Sharon Gallagher, treaty reinsurance underwriter at Lloyd's-based company Kiln believes discussions will initially focus on the number of category five hurricanes missing heavily insured targets. That is before talk inevitably turns to the likely price reductions on non-loss affected catastrophe business at 1.1.08. "Which is more justified in the US than internationally," she says.

Gallagher believes Rendez-vous participants will also be airing their concerns about the impact of sub-prime mortgage problems on the stock market and hence the balance sheets of both cedants and reinsurers.
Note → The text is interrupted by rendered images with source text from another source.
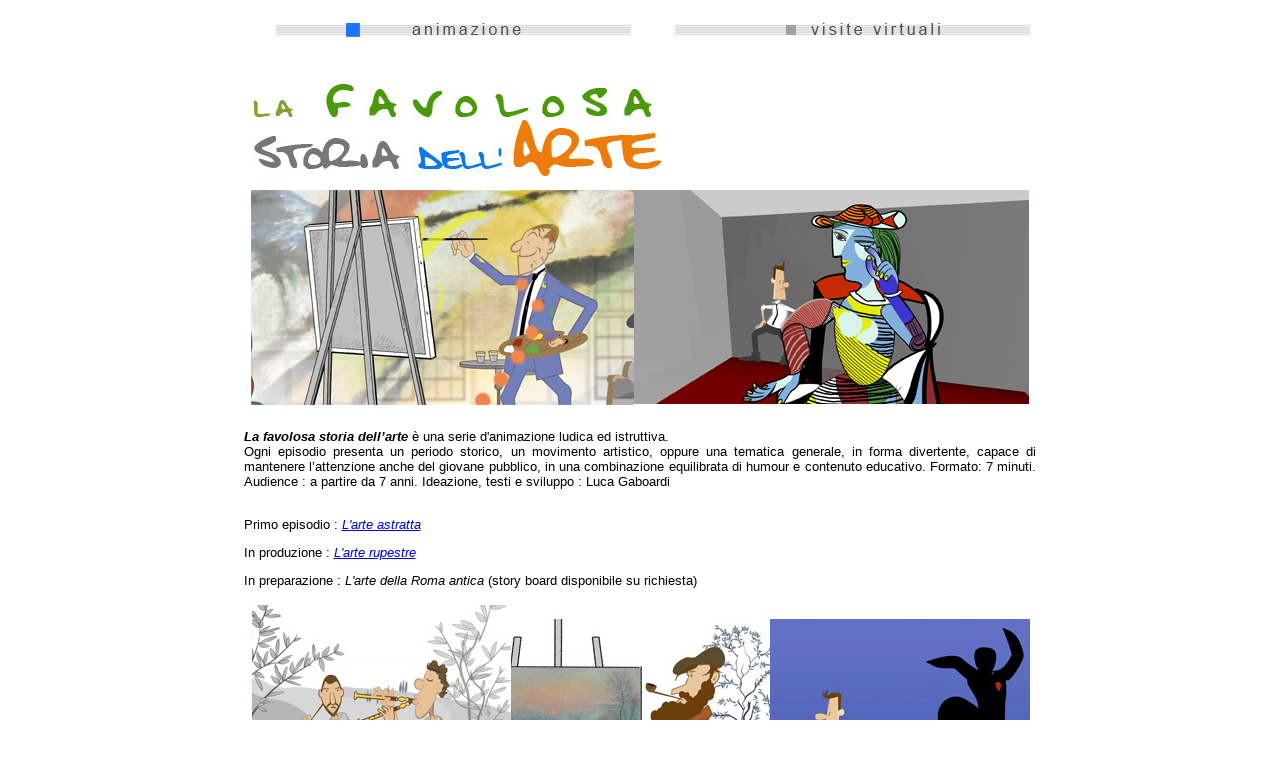

--- FILE ---
content_type: text/html
request_url: http://gabo.it/animation.htm
body_size: 7597
content:
<!DOCTYPE HTML PUBLIC "-//W3C//DTD HTML 4.01 Transitional//EN"
"http://www.w3.org/TR/html4/loose.dtd">
<html>
<head>
<meta http-equiv="Content-Type" content="text/html; charset=iso-8859-1">
<title>www.gabo.it -  multimedia design &amp; production</title>
<style type="text/css">
<!--
.Stile23 {color: #808080; font-family: Arial, Helvetica, sans-serif; font-size: 14px; }
body,td,th {
	font-family: Arial, Helvetica, sans-serif;
}
body {
	background-color: #FFFFFF;
}
.Stile30 {font-size: 12px; color: #999999; }
.Stile32 {color: #999999; font-family: Arial, Helvetica, sans-serif; font-size: 14px; }
.Stile33 {font-size: 12px; color: #666666; }
.Stile45 {color: #0066FF; font-size: 12px; }
.Stile38 {font-size: 14px; color: #999999; }
.Stile47 {color: #999999}
.Stile72 {color: #FFFFFF; font-family: Arial, Helvetica, sans-serif; font-size: 14px; }
.Stile381 {font-size: 14px; color: #003399; }
.Stile34 {color: #0066FF}
.style11 {font-size: 12px}
.style2 {font-family: Arial, Helvetica, sans-serif; color: #999999;}
.Stile26 {	font-size: 12px;
	color: #666666;
}
.Stile27 {color: #0066FF}
.style1 {font-size: 12px}
.LNew {	font-family: Helvetica, Helvetica Bold, Arial, Arial Black, Arial Bold, Arial Bold Italic, Arial Hebrew Light;
	font-size: small;
}
.LNew1 {	font-family: Helvetica, Helvetica Bold, Arial, Arial Black, Arial Bold, Arial Bold Italic, Arial Hebrew Light;
	font-size: small;
}
.LNew2 {font-family: Helvetica, "Helvetica Bold", Arial, "Arial Black", "Arial Bold", "Arial Bold Italic", "Arial Hebrew Light";
	font-size: small;
}
-->
</style>
<script language="JavaScript" type="text/JavaScript">
<!--
function MM_preloadImages() { //v3.0
  var d=document; if(d.images){ if(!d.MM_p) d.MM_p=new Array();
    var i,j=d.MM_p.length,a=MM_preloadImages.arguments; for(i=0; i<a.length; i++)
    if (a[i].indexOf("#")!=0){ d.MM_p[j]=new Image; d.MM_p[j++].src=a[i];}}
}

function MM_swapImgRestore() { //v3.0
  var i,x,a=document.MM_sr; for(i=0;a&&i<a.length&&(x=a[i])&&x.oSrc;i++) x.src=x.oSrc;
}

function MM_findObj(n, d) { //v4.01
  var p,i,x;  if(!d) d=document; if((p=n.indexOf("?"))>0&&parent.frames.length) {
    d=parent.frames[n.substring(p+1)].document; n=n.substring(0,p);}
  if(!(x=d[n])&&d.all) x=d.all[n]; for (i=0;!x&&i<d.forms.length;i++) x=d.forms[i][n];
  for(i=0;!x&&d.layers&&i<d.layers.length;i++) x=MM_findObj(n,d.layers[i].document);
  if(!x && d.getElementById) x=d.getElementById(n); return x;
}

function MM_swapImage() { //v3.0
  var i,j=0,x,a=MM_swapImage.arguments; document.MM_sr=new Array; for(i=0;i<(a.length-2);i+=3)
   if ((x=MM_findObj(a[i]))!=null){document.MM_sr[j++]=x; if(!x.oSrc) x.oSrc=x.src; x.src=a[i+2];}
}
//-->
</script>
</head>

<body onLoad="MM_preloadImages('file:///F|/www.gaboardi.net/accueil/box_vert.gif','file:///F|/www.gaboardi.net/accueil/box_azz.gif','file:///F|/www.gaboardi.net/accueil/box_rouge.gif','file:///F|/www.gaboardi.net/accueil/box_ciano.gif','file:///F|/www.gaboardi.net/accueil/bien_diago.gif','file:///F|/www.gaboardi.net/accueil/bien_squad.gif','file:///F|/www.gaboardi.net/accueil/bien_t_r.gif','file:///F|/www.gaboardi.net/accueil/bien_x.gif','file:///F|/www.gaboardi.net/accueil/entrer.gif','consolle/portfolio_go.gif','consolle/show_go.gif','consolle/contact_go.gif','uk/vr_go.gif')">
<div align="center">
  <table width="779" border="0">
    <tr>
      <td width="412" align="center" valign="top"><img src="uk/animation.gif" name="video" width="360" height="40" id="video" border="0"> </td>
      <td width="360" align="center" valign="top"><div align="center"><a href="vr.htm" onMouseOver="MM_swapImage('interactifs','','uk/vr_go.gif',1)" onMouseOut="MM_swapImgRestore()"><img src="uk/vr_home.gif" name="interactifs" width="360" height="40" id="interactifs" border="0"></a>
      </div></td>
    </tr>
    <tr>
      <td colspan="2" align="center" valign="top"><img src="animation_images/Horiz_Projet_IT_New.jpg" width="793" height="122"  alt=""/></td>
    </tr>
    <tr>
      <td colspan="2" align="center" valign="top"><img src="animation_images/images_en_haut.jpg" width="793" height="231"  alt=""/></td>
    </tr>
    <tr>
      <td colspan="2" align="left" valign="top"><p align="justify" class="LNew"><em><strong>La favolosa storia dell&rsquo;arte</strong></em> &egrave; una serie d'animazione ludica ed istruttiva. <br>
        Ogni episodio presenta un periodo storico, un movimento artistico, oppure una tematica generale, in forma divertente, capace di mantenere l&rsquo;attenzione anche del giovane pubblico, in una combinazione equilibrata di humour e contenuto educativo. Formato: 7 minuti. Audience : a partire da 7 anni. Ideazione, testi e sviluppo : Luca Gaboardi</p>
        <p align="justify" class="LNew"><br>
          Primo episodio  : <a href="animation_videos/Art_A_it.html"><em>L'arte astratta</em></a></p>
        <p align="justify" class="LNew">In produzione :<em> <a href="animation_videos/Art_O_it.html">L'arte rupestre </a></em></p>
      <p class="LNew1">In preparazione : <em>L'arte della Roma antica</em> (story board disponibile su richiesta)</p></td>
    </tr>
    <tr>
      <td colspan="2" align="center" valign="top"><img src="animation_images/images_en_bas.jpg" width="793" height="252"  alt=""/></td>
    </tr>
    <tr>
      <td colspan="2" align="left" valign="top"><p class="LNew">Copyright &copy; Luca Gaboardi</p>
        <video width="640" height="360" controls >
          <source src="animation_videos/EXTRAIT_Finale 02.mp4" type="video/mp4">
        </video>
        <p class="LNew"><span class="LNew2">Trailer  di 30 secondi</span></p>
      <p class="LNew">&nbsp;</p></td>
    </tr>
    <tr align="center">
      <td colspan="2" valign="top">&nbsp;</td>
    </tr>
    <tr>
      <td colspan="2" align="left" valign="top"><img src="consolle/fascia_bassa_it.gif" name="Image1" width="735" height="28" border="0" usemap="#contact_map" id="Image1"></td>
    </tr>
    <tr>
      <td colspan="2" align="left" valign="top">&nbsp;</td>
    </tr>
    <tr>
      <td colspan="2" align="left" valign="top"><div align="justify"><span class="style1"><span class="Stile34">WEB design e sviluppo</span><span class="style2">. <span
style='font-family:Arial'> Attraverso una rete consolidata di collaboratori, Luca Gaboardi dal 1993, si occupa di tutte le fasi del processo produttivo per la realizzazione di prodotti e servizi multimediali.</span></span><span style='font-family:Arial;color:gray'>
        <o:p></o:p>
      </span></span><span class="Stile26"><span class="Stile27">Motion Graphics, animazione, video</span>, <span class="MsoNormal"><span
style='color:gray'>ideazione e sviluppo di videografica ed animazione, produzione e regia di  reportages e film istituzionali.</span></span></span></div>        
        <span class="style11"><span style='font-family:Arial;color:gray'>
        <o:p></o:p>
      </span></span></td>
    </tr>
  </table>
  <div align="center">
    <p>&nbsp;</p>
  </div>
  <div align="center">
    <p>&nbsp;</p>
  </div>
  <p>&nbsp;</p>
</div>
<map name="contact_map" id="contact_map">
  <area shape="rect" coords="4,1,137,26" href="uk/contact/cv.htm" onMouseOver="MM_swapImage('Image1','','consolle/portfolio_go.gif',1)" onMouseOut="MM_swapImgRestore()">
  <area shape="rect" coords="235,0,411,26" href="motion_graphics/show_reel.htm" onMouseOver="MM_swapImage('Image1','','consolle/show_go.gif',1)" onMouseOut="MM_swapImgRestore()">
  <area shape="rect" coords="566,0,731,27" href="uk/contact/contact.htm" onMouseOver="MM_swapImage('Image1','','consolle/contact_go.gif',1)" onMouseOut="MM_swapImgRestore()">
</map>
</body>
</html>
"In my opinion, people should focus a little more on floods around the world - Australia, UK, India. Along with Kyrill and a Japanese typhoon and quakes, these 'nibbles' into reinsurance programmes dilute the balancing effect of international income and hence affect people's appetite for US business too. Diversification only works if the balancing income is profitable!" she says.

Michael Handler, chief executive of reinsurance broker Guy Carpenter's continental European practice, says that a big event usually happens around the time of the Rendez-vous. In 2001 it was 9/11; in 2005 it was Katrina. "Unless we have a major event, the discussions in Monte Carlo will be a continuation of the dialogue held last year: overcapacity and resulting pricing levels.

"In my opinion there should be increased focus on capital management within risk retention, growth potential and management of the relation between growth and profitability," Handler says.

François Vilnet, chairman of APREF (Association of Reinsurance Professionals in France) and a member of senior management at PartnerRe based in Paris, says he will be mostly concerned with market noise relating to the French market.

"We see the main points of discussion relating to short term issues such as the price of cat covers and terrorism cover; the price and format of covers for bodily injury in motor business, and; the future evolution of the [state] nat cat regime," he says.

But Vilnet says he would like to see longer term issues discussed, such as the impact of climate change on cat cover structures and also the impact of European competition laws on future reinsurance products, conditions and placement.